中评社╱题:特朗普最大的政治遗产是什么 作者:褚蓥(广州),华南师范大学讲师,博士、出站博士后
特朗普留下的最大政治遗产,是逼迫建制派自毁长城,将建制的内容抽空。17世纪以来,上帝不再被人们所信仰,自此以后上帝之土离人们的现实生活越来越远。如今,在特朗普的努力下,人们对世界顶层秩序信仰的第一根支柱被拆毁。未来只会向着整座大厦倾倒的方向而去,而不会向着大厦的支柱重建而去。美墨边境墙可以被拆毁,退出的国际组织可以再加入,撕裂的族群关系可以再弥合,但人心的信仰却不可再树立。这是历史的大势,万难违逆。
一、引言
特朗普自1月20日离任以来,国内外关于特朗普的政治遗产的讨论已有不少。比如,有人提出,特朗普将小政府理念重又植入美国政治,使得拜登难以再行延展政府的触角;又有人指出,特朗普大量退群,导致美国国际领导地位动摇,而拜登难以快速恢复这一地位。这些讨论各有落脚点,且不少颇有见地。

**记录数据**
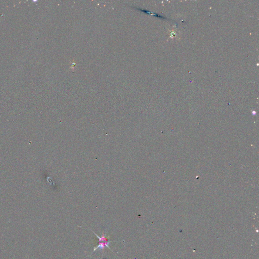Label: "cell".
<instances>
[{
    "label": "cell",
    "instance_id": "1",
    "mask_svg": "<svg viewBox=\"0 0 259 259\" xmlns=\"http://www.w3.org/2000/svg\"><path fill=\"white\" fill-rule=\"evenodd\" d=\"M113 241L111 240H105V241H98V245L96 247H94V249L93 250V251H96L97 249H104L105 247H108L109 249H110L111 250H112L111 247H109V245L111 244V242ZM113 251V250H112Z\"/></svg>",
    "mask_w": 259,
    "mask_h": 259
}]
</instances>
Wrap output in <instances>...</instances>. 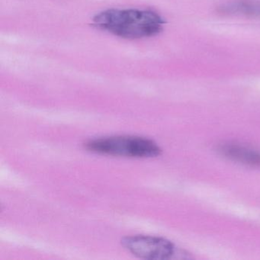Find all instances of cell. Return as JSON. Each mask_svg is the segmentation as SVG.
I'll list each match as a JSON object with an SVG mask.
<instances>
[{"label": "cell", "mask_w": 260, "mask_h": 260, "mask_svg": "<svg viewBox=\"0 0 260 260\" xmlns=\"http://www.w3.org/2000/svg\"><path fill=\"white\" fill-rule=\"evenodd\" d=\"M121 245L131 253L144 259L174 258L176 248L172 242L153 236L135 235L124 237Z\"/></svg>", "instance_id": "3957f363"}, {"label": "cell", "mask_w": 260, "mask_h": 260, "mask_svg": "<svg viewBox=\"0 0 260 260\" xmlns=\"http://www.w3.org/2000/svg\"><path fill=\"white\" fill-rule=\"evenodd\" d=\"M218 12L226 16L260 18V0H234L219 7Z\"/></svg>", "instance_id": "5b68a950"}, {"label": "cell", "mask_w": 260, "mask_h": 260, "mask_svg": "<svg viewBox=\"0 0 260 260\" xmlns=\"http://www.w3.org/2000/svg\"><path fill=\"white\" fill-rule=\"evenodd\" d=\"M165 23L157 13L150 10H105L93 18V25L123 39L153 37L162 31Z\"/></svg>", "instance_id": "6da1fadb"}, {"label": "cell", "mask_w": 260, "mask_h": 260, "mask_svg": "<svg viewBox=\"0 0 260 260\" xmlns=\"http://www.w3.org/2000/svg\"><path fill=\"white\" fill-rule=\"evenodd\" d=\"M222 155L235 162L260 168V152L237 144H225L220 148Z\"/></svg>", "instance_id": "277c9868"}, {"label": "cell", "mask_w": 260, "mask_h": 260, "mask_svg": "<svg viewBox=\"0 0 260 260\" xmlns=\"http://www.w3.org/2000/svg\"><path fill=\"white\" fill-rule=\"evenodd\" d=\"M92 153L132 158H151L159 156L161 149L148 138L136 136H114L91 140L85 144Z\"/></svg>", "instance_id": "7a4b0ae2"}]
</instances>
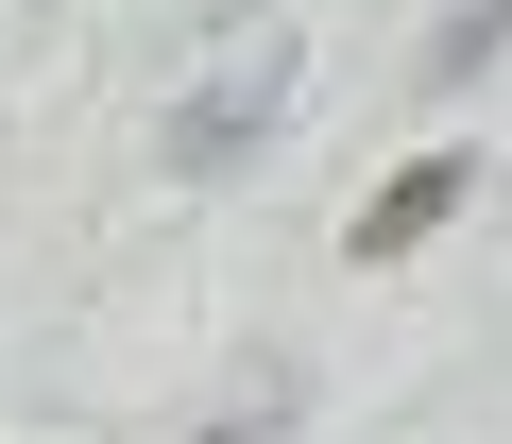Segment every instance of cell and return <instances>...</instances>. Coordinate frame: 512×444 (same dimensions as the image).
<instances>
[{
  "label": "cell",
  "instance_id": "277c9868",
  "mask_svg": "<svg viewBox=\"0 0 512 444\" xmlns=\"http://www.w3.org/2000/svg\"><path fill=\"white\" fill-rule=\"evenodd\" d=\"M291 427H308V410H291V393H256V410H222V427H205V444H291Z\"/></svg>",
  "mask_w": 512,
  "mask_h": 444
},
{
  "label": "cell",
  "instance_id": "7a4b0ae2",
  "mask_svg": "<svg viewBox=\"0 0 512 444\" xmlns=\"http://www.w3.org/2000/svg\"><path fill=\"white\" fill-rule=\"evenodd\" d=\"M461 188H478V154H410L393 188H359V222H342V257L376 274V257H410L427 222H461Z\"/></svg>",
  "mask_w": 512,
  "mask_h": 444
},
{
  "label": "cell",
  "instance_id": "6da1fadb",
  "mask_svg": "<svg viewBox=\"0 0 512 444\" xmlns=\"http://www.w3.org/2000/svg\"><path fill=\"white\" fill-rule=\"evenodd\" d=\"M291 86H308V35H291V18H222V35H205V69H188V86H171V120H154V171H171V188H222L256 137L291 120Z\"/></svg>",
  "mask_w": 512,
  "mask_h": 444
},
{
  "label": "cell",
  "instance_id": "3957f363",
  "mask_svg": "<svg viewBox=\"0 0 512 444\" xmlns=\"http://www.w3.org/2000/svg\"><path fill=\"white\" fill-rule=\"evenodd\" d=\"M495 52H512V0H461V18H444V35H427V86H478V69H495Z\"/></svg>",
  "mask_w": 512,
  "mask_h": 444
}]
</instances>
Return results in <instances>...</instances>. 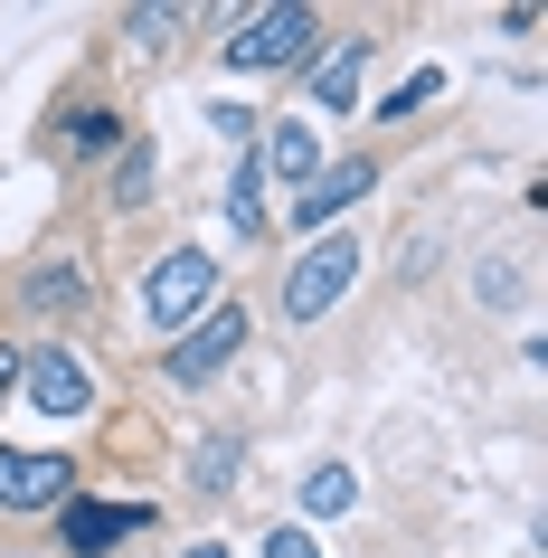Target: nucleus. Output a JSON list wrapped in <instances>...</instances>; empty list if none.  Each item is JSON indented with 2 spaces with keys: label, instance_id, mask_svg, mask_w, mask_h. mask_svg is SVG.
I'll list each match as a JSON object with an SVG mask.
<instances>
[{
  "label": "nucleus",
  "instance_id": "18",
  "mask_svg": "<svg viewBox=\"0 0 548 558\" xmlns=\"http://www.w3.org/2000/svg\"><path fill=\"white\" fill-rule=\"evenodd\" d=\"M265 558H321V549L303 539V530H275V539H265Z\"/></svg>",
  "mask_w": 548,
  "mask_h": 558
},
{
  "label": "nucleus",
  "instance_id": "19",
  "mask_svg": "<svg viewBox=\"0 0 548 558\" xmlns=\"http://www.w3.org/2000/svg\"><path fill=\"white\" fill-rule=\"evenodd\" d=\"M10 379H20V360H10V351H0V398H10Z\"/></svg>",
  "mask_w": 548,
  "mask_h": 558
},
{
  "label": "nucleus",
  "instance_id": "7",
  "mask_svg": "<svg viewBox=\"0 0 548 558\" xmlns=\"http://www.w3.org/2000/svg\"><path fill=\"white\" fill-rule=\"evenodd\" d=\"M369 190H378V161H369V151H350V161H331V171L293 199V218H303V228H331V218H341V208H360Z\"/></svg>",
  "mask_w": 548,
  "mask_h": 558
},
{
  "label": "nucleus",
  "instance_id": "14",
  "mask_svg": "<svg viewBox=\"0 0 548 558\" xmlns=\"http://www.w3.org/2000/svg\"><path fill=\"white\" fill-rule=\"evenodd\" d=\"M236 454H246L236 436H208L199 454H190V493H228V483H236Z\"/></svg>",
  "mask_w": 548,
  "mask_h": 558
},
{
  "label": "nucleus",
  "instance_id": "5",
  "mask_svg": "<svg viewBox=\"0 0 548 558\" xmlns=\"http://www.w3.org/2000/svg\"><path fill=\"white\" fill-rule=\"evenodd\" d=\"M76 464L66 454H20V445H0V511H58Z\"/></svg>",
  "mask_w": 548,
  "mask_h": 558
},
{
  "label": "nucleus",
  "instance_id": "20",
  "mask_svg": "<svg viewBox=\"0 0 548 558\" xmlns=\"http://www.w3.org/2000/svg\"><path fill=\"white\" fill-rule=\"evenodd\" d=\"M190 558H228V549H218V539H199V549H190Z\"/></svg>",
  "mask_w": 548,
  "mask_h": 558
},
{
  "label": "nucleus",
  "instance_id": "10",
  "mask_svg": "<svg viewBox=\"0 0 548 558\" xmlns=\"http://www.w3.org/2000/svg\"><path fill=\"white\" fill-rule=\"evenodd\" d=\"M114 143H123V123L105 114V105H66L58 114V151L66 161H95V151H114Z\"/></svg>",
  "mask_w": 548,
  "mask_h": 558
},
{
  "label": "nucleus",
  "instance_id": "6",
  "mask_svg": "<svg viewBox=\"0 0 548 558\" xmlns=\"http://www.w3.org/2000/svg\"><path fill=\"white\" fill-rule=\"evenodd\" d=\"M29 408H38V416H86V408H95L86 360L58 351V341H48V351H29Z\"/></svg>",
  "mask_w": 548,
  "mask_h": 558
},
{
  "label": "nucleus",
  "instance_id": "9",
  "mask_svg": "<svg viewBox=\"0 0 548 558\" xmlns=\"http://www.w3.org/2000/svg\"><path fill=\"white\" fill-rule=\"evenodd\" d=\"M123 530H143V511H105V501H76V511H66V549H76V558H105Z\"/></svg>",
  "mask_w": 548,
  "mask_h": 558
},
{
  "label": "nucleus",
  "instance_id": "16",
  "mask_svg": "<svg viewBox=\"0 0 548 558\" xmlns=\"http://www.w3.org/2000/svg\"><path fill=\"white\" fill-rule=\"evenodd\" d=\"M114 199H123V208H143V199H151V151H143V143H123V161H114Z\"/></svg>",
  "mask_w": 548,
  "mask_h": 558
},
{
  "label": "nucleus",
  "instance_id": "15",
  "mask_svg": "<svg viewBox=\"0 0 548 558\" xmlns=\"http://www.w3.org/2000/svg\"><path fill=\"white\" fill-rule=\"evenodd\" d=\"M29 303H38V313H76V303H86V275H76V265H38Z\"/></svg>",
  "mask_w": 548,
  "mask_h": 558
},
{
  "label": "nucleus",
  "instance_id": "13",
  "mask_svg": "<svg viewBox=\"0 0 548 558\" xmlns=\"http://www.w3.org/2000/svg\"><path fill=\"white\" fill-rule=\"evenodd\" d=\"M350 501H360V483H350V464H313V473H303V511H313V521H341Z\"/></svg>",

**任务要求**
请逐字照录关于特朗普政治遗产的这篇文章中的一段：从含有“中评社╱题:特朗普最大的政治”的词句开始，到“各有落脚点,且不少颇有见地。”为止。

**作答结果**
中评社╱题:特朗普最大的政治遗产是什么 作者:褚蓥(广州),华南师范大学讲师,博士、出站博士后
特朗普留下的最大政治遗产,是逼迫建制派自毁长城,将建制的内容抽空。17世纪以来,上帝不再被人们所信仰,自此以后上帝之土离人们的现实生活越来越远。如今,在特朗普的努力下,人们对世界顶层秩序信仰的第一根支柱被拆毁。未来只会向着整座大厦倾倒的方向而去,而不会向着大厦的支柱重建而去。美墨边境墙可以被拆毁,退出的国际组织可以再加入,撕裂的族群关系可以再弥合,但人心的信仰却不可再树立。这是历史的大势,万难违逆。
一、引言
特朗普自1月20日离任以来,国内外关于特朗普的政治遗产的讨论已有不少。比如,有人提出,特朗普将小政府理念重又植入美国政治,使得拜登难以再行延展政府的触角;又有人指出,特朗普大量退群,导致美国国际领导地位动摇,而拜登难以快速恢复这一地位。这些讨论各有落脚点,且不少颇有见地。